| CONSIGNE 1 |
Répondez aux questions suivantes en vous appuyant sur le texte consacré à Luc-Olivier d'Algange.
(a) Quelle maison d'édition vient de publier Propos réfractaires ?
(b) Dans quel ouvrage Nietzsche évoque-t-il l'esprit de lourdeur ?
(c) Dans quel numéro de la revue Éléments ce texte a-t-il paru ?
| CONSIGNE 2 |
Prolongez le texte consacré à Luc-Olivier d'Algange en reprenant juste après sa dernière phrase.

| EXTRAIT FOURNI |
=-=-=
Eléments N° 205, décembre 2023

 

D'où parle Luc-Olivier d'Algange ?

 

Certaines révoltes contre le monde moderne, certaines charges contre le désordre établi viennent parfois moins d'une aspiration au vrai, au beau et au juste que d'un ressentiment ou du désir de s'anéantir dans la défense d'une bonne cause. Il ne s'y entend pas un chant profond, mais des grincements de dents, la clameur des slogans scandés par les militants ou les trémolos de tribuns qui cherchent à rallier la foule des humiliés. Cela est sinistre et vindicatif. Cela est gros déjà de futurs conformismes, de servitudes inédites, de nouvelles formes d'abaissement et de dégradation. Il n'y a rien à espérer de ces révoltes d'esclaves qui se rêvent tyrans. Je suis assuré que Luc-Olivier d'Algange n'a jamais été un esclave et qu'il ne se rêve pas tyran. Il suffit s'ouvrir son dernier livre pour s'en convaincre. Propos réfractaires, recueil de discours et d'aphorismes que viennent de publier les éditions de l'Harmattan, signale encore une fois que cet écrivain a su se préserver des atteintes de l'époque et incarner une dissidence qui ne cède jamais à cet esprit de lourdeur qu'évoque Nietzsche dans Ainsi parlait Zarathoustra. C'est hélas aujourd'hui une chose bien rare quand se multiplient les espèces les plus invasives de culs-de-plomb et d'imbéciles plombés.
=-=-=
| DONNÉES FOURNIES |
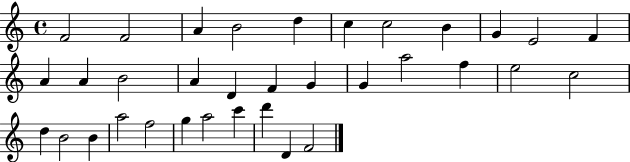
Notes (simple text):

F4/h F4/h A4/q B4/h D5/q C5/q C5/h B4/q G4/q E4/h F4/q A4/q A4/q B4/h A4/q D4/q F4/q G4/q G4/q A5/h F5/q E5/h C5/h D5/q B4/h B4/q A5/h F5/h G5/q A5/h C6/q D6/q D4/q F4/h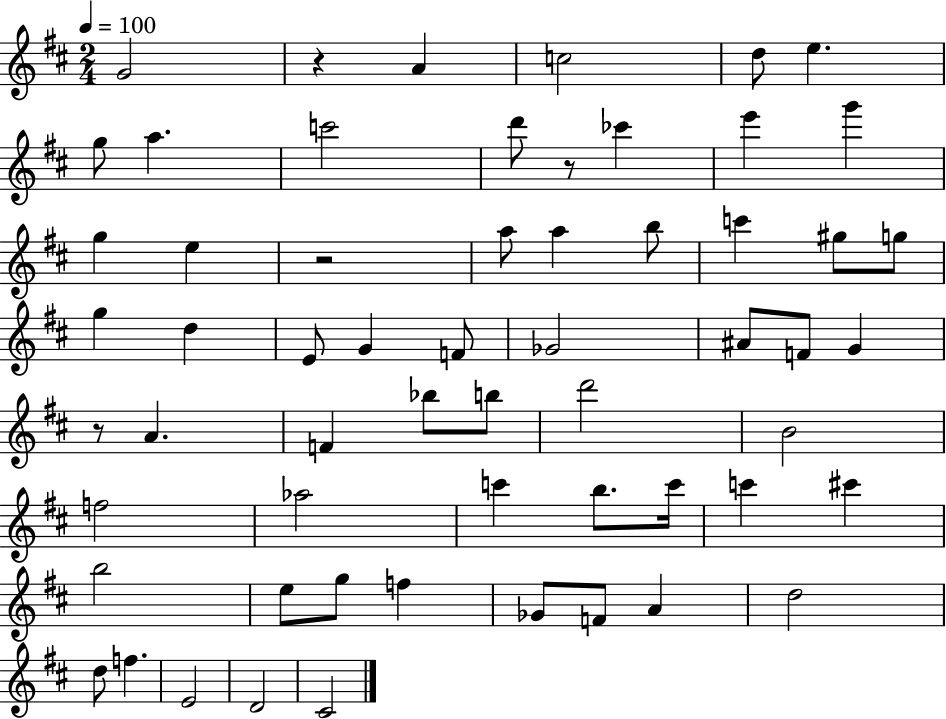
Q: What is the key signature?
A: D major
=-=-=
| RÉPONSE CORRECTE 1 |
(a) Les éditions de l'Harmattan.
(b) Dans Ainsi parlait Zarathoustra.
(c) Dans le numéro 205, daté de décembre 2023.

| RÉPONSE CORRECTE 2 |
 

Les réfractions d'un réfractaire

On en voit désormais qui agitent des drapeaux, qui revendiquent et qui protestent, comme dit la chanson, et qui se font une estrade de la poutre qu'ils ont trouvée dans l'oeil de leurs adversaires. Agités par les passions les plus tristes, ils arborent des faces vengeresses et se saoulent de rages impuissantes. Et ils nomment cela "lutter pour un monde plus juste et plus humain" . Luc-Olivier d'Algange, lui, n'est pas un entrepreneur en bonheur public et en simplification sociale. Il émane de ses livres un air d'altitude . On ne s'y sent jamais confiné. Pour ma part, en lisant d'Algange, il me semble toujours être un peu en promenade, en promenade quelque part en montagne, loin, très-loin des zones soumises au règne de la quantité où s'entassent les ruines, « ruines des choses, ruines des dogmes, ruines des institutions ». je chemine, je m'arrête un instant pour contempler le paysage ou pour méditer sur les joies et les mystères que nous offre l'univers. Je respire.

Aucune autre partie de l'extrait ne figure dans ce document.